The quantity of plastics also was associated with higher levels of inflammation, she said.
Bearer’s work builds on years of collaboration with Gary Rosenberg, MD, professor of Neurology and director of the UNM Alzheimer’s Disease Research Center (ADRC), which won a five-year $21.7 million NIH grant in 2024 that supported Bearer’s research. Rosenberg, a longtime chair of the UNM Department of Neurology and also director of the UNM Center for Memory & Aging, has published extensively on the association of vascular disease with dementia symptoms.
“When we started thinking about putting this ADRC together, I thought one of the things I should look at is the vasculature, because nobody’s done it systematically and comprehensively, and we have a world’s expert here at UNM,” Bearer said.
“Describing the pathological changes in this comprehensive way is really new. What I’m hoping will come out of this paper is working with other neuropathology ADRC cores across the country to develop consensus guidelines for classifying vascular changes and the impact of nano– and microplastics on the brain.”
Reference: “Exploring Vascular Contributions to Cognitive Impairment” by Elaine L. Bearer, 8 August 2025, The American Journal of Pathology.
DOI: 10.1016/j.ajpath.2025.07.007
Ya Libnan research:
Ya Libnan conducted a research on the above and here are the results
How Microplastics Enter the Human Brain
1. Through the lungs (inhalation)
When we breathe, especially in polluted cities or indoors with synthetic materials, we inhale microscopic plastic particles.
What happens next:
- These particles can travel deep into the lungs.
- The smallest ones (nanoplastics) can cross the lung–blood barrier.

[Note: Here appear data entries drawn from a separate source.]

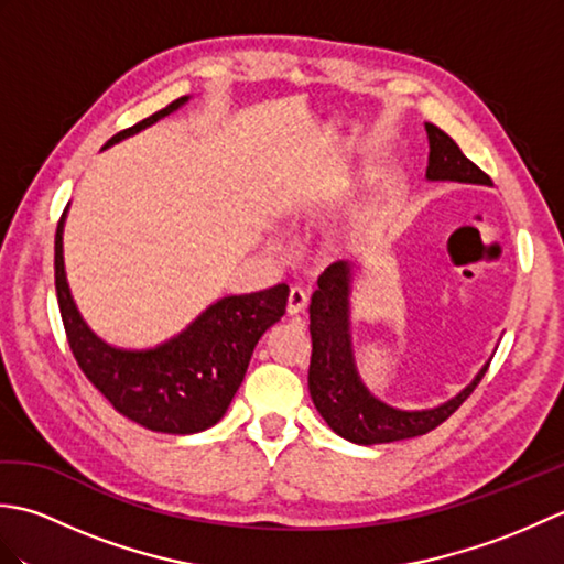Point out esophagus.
<instances>
[{
	"instance_id": "obj_1",
	"label": "esophagus",
	"mask_w": 564,
	"mask_h": 564,
	"mask_svg": "<svg viewBox=\"0 0 564 564\" xmlns=\"http://www.w3.org/2000/svg\"><path fill=\"white\" fill-rule=\"evenodd\" d=\"M307 307V293L303 289H291L289 293V315H301Z\"/></svg>"
}]
</instances>
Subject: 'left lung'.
Masks as SVG:
<instances>
[{
	"label": "left lung",
	"mask_w": 564,
	"mask_h": 564,
	"mask_svg": "<svg viewBox=\"0 0 564 564\" xmlns=\"http://www.w3.org/2000/svg\"><path fill=\"white\" fill-rule=\"evenodd\" d=\"M424 128L429 138L426 182L492 184L482 170H477L465 158L453 138L431 123H424ZM361 271L364 267L358 261H337L319 275V289L313 293V303H310V337H313V358H310L307 373L310 398L334 434L358 443V446H376V443L429 434L470 398L492 358L477 370V376L458 394L436 406L402 410V406L382 402L361 380L354 356L351 301Z\"/></svg>",
	"instance_id": "left-lung-1"
}]
</instances>
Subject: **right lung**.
Returning a JSON list of instances; mask_svg holds the SVG:
<instances>
[{"mask_svg": "<svg viewBox=\"0 0 564 564\" xmlns=\"http://www.w3.org/2000/svg\"><path fill=\"white\" fill-rule=\"evenodd\" d=\"M188 99H176L166 109L113 135L104 150L142 133L182 109ZM67 210L69 206L55 232V291L69 349L84 376L118 414L150 431L186 436L218 424L242 386L259 339L281 322L289 285L279 283L269 291L225 295L174 337L148 349L109 344L87 325L69 291L63 251Z\"/></svg>", "mask_w": 564, "mask_h": 564, "instance_id": "obj_1", "label": "right lung"}]
</instances>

- Once in the bloodstream, they circulate and can reach the brain.
2. Through the digestive system (eating and drinking)
We consume microplastics every day, mainly from:
- Bottled water
- Plastic food packaging
- Seafood
- Processed foods
- Household dust that falls on plates
What happens next:
- The tiniest particles can cross the gut lining into the bloodstream.

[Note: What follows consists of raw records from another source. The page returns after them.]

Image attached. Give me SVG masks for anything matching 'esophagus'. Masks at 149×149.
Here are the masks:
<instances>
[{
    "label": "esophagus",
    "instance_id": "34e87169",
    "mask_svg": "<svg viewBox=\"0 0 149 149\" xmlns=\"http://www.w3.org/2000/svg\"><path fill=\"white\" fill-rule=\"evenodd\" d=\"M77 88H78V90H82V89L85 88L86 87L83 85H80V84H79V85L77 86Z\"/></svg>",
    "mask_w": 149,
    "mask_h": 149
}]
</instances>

- From the bloodstream they travel to many organs, including the brain.
- 3. Crossing the blood–brain barrier
- The brain is usually protected by the blood–brain barrier (BBB), which blocks harmful substances.
- However, nanoplastics are so small that they can:
- Slip through weakened or inflamed BBB tissue
- Enter using “Trojan horse” mechanisms (hitchhiking on fats or proteins)
- Be taken up by immune cells that accidentally carry them inside
- Once past the BBB, microplastics may cause:
- Inflammation
- Oxidative stress
- Disruption of normal brain cell functions
- This is why recent studies have detected microplastics in:
- Human brain tissue
- The placenta
- Blood
- Lymph nodes
- Liver
4. Through the nose (olfactory nerve)
This is one of the most direct pathways.
When breathing in plastic dust:
- Some particles deposit on the inside of the nose.
- The olfactory nerve (responsible for smell) connects directly to the brain.
- Nanoplastics can travel along this nerve, bypassing the blood–brain barrier entirely.
This is the same pathway used by some viruses and chemicals.
5. Medical procedures (recent research)
New studies in 2024–2025 suggest:
- Microplastics in IV bags
- Plastic tubing
- Surgical devices
…may release particles that enter the bloodstream and eventually accumulate in organs, including the brain.